Nearly 12% of Americans have either type 1 or type 2 diabetes, and they are in luck, because BCP is a safe, abundant, and promising molecule for diabetes and its complications. Specifically, BCP’s anti-diabetic activity is connected to its use as an antioxidant, and it is capable of inhibiting “high glucose-induced oxidative stress.” As diabetes is one of the top causes of death in the US, BCP offers a readily accessible way to prevent some of those deaths. Another top cause of preventable deaths in the US is from excessive consumption of alcohol, and research shows BCP reduces alcohol intake in rodent models. Both BCP and TC have been shown in multiple studies to be neuroprotective agents that protect the brain from ischemic injuries (strokes). 
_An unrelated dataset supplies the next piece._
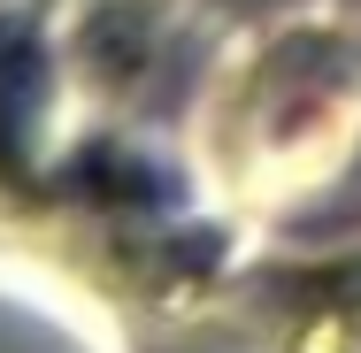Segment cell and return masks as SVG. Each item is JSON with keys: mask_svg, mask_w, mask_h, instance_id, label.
<instances>
[{"mask_svg": "<svg viewBox=\"0 0 361 353\" xmlns=\"http://www.w3.org/2000/svg\"><path fill=\"white\" fill-rule=\"evenodd\" d=\"M47 108V47L23 23H0V139L16 146Z\"/></svg>", "mask_w": 361, "mask_h": 353, "instance_id": "1", "label": "cell"}]
</instances>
Perhaps the most impressive property of BCP is that its ability to control oxidative stress is powerful enough that it has been shown to prolong the lifespan of Caenorhabditis elegans nematodes. While humans are quite different from nematodes, these worms are heavily studied and considered a “useful model for studying aging mutations.” So chances are, since BPC has an effect to extend a nematode’s life, then it likely will have some impact to improve a human’s lifespan as well. Clearly more research is needed but these findings make BPC very unique among all cannabinoids and terpenes. 

A Quick Hit

Caryophyllene is one of the most common terpenes in cannabis and BCP is the first “dietary cannabinoid” to be identified, which is something that interacts with your endocannabinoid system found in food. While one form of caryophyllene is what drug dogs sniff for, another form may actually be able to extend your lifespan.